Probably it goes without saying that my thoughts and best wishes go out to the students, faculty, and staff at my alma mater, Virginia Tech, and especially to the families and friends of the victims.
I was working from home today, heads down with all my external inputs (radio, TV, email, IRC, RSS feeds, etc.) turned off, so it wasn’t until mid-afternoon that I became aware of what had happened. It has shaken me up, more than I would have expected it would.
It’s disconcerting to see a community that you’ve been part of suffer an event like this, especially when you see so many images on the news of places you’re quite familiar with. When I was a student at Virginia Tech, I had friends who lived on the 4th floor Ambler-Johnston Hall, where the first shooting took place. I had classes in Norris Hall, where the second shooting occurred. I know these places. They were my places. It was my community. Even though I’ve been gone from Tech for a long time, it still hits close to home.

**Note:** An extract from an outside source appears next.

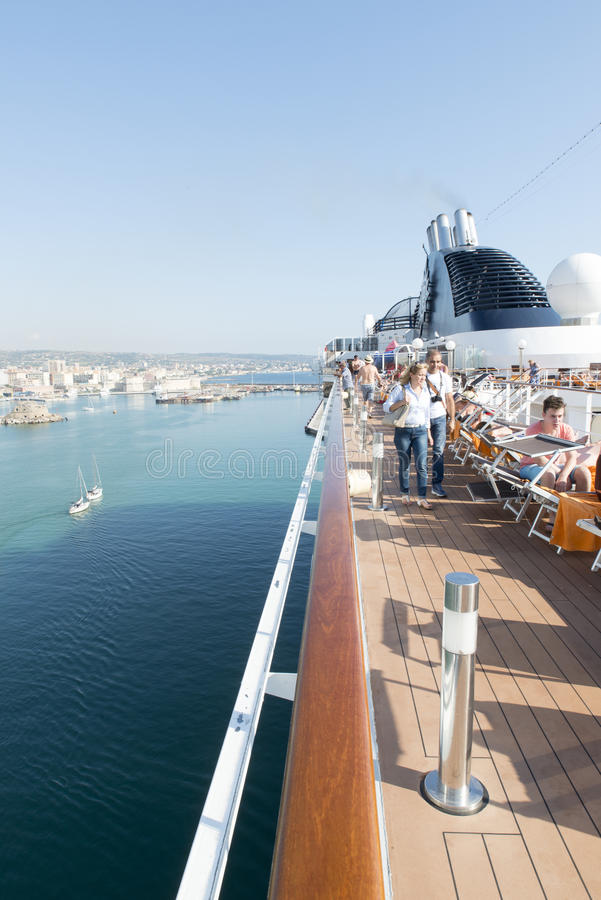People on a cruise ship deck. People enjoying a cruising vacation on the deck of MSC Musica. The MSC Musica is the first Musica-class cruise ship built in 2006 stock photo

Back in ‘88-’89 I was one of the editors of the Collegiate Times, Virginia Tech’s student newspaper. I’ve thought a lot about the students working at the Collegiate Times today. What was the biggest story we dealt with back in ‘88-’89? I think a steroids scandal on one of the sports teams. Nothing to compare to what happened today. What a time it must be for those young, aspiring journalists. How difficult it must be to cover what will probably be the biggest story of your life when you are just twenty or twenty-one. Doubly difficult since it is the slaughter of your classmates that you have to cover. As young journalists they must feel a great deal of excitement at The Big Story . . . and, at the same time, a great deal of guilt and dread for being excited while their friends lay dead. I hope they sense the importance of their role of as the student voice of the Virginia Tech campus more than ever. (CollegiateTimes.com is down, and the server is re-directing to CollegeMedia.com, the parent site for the student media outlets at Tech. And I just noticed that the Collegiate Times Online Editor, who has been posting to http://www.collegemedia.com all afternoon is named Christopher Ritter. No relation, if you were wondering.)

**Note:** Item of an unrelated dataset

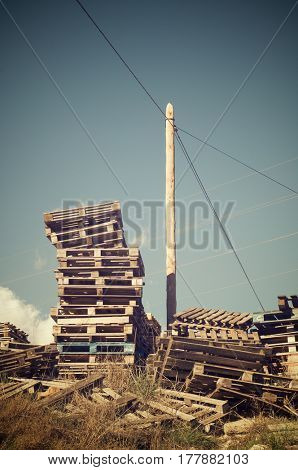 Wood pallets stacked with blue sky.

Besides my former professors, I only know a couple of people still at Virginia Tech. None of them were likely to have been in either of the buildings where the shootings took place, but I’ve dropped them emails anyway. And I’ve been contacted today by former classmates who I haven’t heard from in years. When something like this happens, you start thinking about the people who shared your life then and you want to reach out to them, even if you’ve been silent for years, because their the only ones who are going to understand your loss in the same way.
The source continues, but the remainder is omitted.